File:Carcharhinus longimanus 1.jpg
Oceanic Whitetip Shark and Pilot Fish. Image via Wikimedia Commons.

A sobering bit of sermon translated from Chinese appears in today’s New York Times. Ai Weiwei writes from Berlin where an encounter with a surly casino clerk led both to a lawsuit (against him) and an op-ed on how humans use “cultural differences” to justify oppression, slavery, and genocide.

Western businesses deluded themselves into thinking exploiting cheap, plentiful Chinese labor would build a middle class there that, in time, would demand freedom and democracy and absolve their cooperation with the government. Instead, China’s rulers are richer and more powerful than ever, and western democracies weaker.

In the northwestern region of Xinjiang, authorities have sent perhaps a million Muslim Uighurs to reeducation camps, Ai explains, to “denounce their religion and to swear fealty to the Communist Party of China.” Ai himself spent nearly 20 years there in the 1960s and 70s, banished along with his poet father. The government detained the artist for months in 2011.

In Xinjiang today, western businesses including Siemens, Unilever, Nestlé and Germany’s Volkswagen boost their bottom lines using cheap, ethnic minority labor. Not the first time for Germany, Ai notes, only more distant. “China and Russia have shown how legacies of Communist authoritarianism can combine with predatory capitalism to build new political structures of daunting power,” Ai writes. Instead of democracy supplanting authoritarianism, western democracies “sense themselves falling behind or, worse, beginning to fit in.”

Ai concludes:

The great challenge facing German and other Western governments is whether they can find a way to exit the carnival of profit making with their moral integrity intact. So far we have seen little on this score other than craven diffidence. The crux of the matter is not ignorance of the moral alternatives but a failure of will. Pursue greed? Do what is right? We shyly select the former. When Western governments come to realize that liberal democracy itself is at stake, this balance might tip the other way.
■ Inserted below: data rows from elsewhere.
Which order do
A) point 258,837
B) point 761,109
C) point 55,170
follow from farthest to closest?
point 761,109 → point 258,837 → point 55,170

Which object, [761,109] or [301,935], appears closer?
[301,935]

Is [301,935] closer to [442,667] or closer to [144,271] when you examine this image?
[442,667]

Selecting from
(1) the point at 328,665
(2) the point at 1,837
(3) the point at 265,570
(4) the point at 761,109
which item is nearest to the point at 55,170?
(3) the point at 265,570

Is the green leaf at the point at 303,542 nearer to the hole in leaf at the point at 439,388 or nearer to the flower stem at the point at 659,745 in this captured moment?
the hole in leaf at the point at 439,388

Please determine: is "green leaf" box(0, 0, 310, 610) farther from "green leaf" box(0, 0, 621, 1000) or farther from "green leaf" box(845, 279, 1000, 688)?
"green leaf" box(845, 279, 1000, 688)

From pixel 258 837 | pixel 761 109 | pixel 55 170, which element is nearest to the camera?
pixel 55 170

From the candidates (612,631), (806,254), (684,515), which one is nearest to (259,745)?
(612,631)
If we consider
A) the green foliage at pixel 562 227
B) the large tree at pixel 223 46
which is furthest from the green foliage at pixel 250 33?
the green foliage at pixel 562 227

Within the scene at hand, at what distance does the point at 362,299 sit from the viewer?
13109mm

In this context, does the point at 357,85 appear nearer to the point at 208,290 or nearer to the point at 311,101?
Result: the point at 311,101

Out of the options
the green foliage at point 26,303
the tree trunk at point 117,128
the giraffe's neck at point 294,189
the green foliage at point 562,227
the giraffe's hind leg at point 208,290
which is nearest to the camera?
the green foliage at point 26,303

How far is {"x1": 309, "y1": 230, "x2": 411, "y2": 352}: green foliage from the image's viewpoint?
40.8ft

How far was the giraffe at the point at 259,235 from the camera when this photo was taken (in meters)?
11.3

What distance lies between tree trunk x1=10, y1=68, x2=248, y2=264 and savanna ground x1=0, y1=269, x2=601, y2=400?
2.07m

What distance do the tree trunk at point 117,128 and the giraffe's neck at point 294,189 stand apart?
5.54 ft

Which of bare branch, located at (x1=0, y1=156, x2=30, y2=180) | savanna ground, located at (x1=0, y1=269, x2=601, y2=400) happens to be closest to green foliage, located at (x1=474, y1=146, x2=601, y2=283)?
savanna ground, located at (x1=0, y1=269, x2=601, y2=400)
It is no accident Ai published his exegesis on greed trumping principle in America’s newspaper of record. The business class has long justified exploiting cheap and near- slave labor by how it would raise living standards for the world’s poorest and most vulnerable. The notion that black people in America were better off in the Old South persists even today. Slavery was a win-win for both slaveholders and slaves, some conservatives still argue with straight faces. In public.

But a broader, albeit indirect, indictment of this dynamic came last week in Rolling Stone from former Republican and conservative strategist Steve Schmidt. Sen. John McCain’s 2008 presidential campaign manager, Schmidt had up-close opportunities to observe McCain pal Sen. Lindsey Graham of South Carolina. In the wake of McCain’s death, Graham’s transformation from conservative virtue-signaler to fawning Trump sycophant led Schmidt to this unsettling analogy:

“The way to understand him is to look at what’s consistent. And essentially what he is in American politics is what, in the aquatic world, would be a pilot fish: a smaller fish that hovers about a larger predator, like a shark, living off of its detritus. That’s Lindsey. And when he swam around the McCain shark, broadly viewed as a virtuous and good shark, Lindsey took on the patina of virtue. But wherever the apex shark is, you find the Lindsey fish hovering about, and Trump’s the newest shark in the sea. Lindsey has a real draw to power — but he’s found it unattainable on his own merits.”

Ai’s view of predatory capitalism is not so different. Business cozies up to oppressive regimes for the chance to feed off the detritus of the neighborhood apex predator. It profits from cheap labor and underdeveloped protections for workers. In that sense, we are all Lindsey Graham. We participate in that system for the chance at cheap consumer products. We tell ourselves those producing them will get jobs and a higher living standard. With Xinjiang, distance, internet commerce, and globalism cast the entire system in the blandest, most inoffensive shade of beige. “What is it about this remote place, to which the emperors of old banished criminals in lieu of sending them to prison, that makes it so attractive?” Ai asks.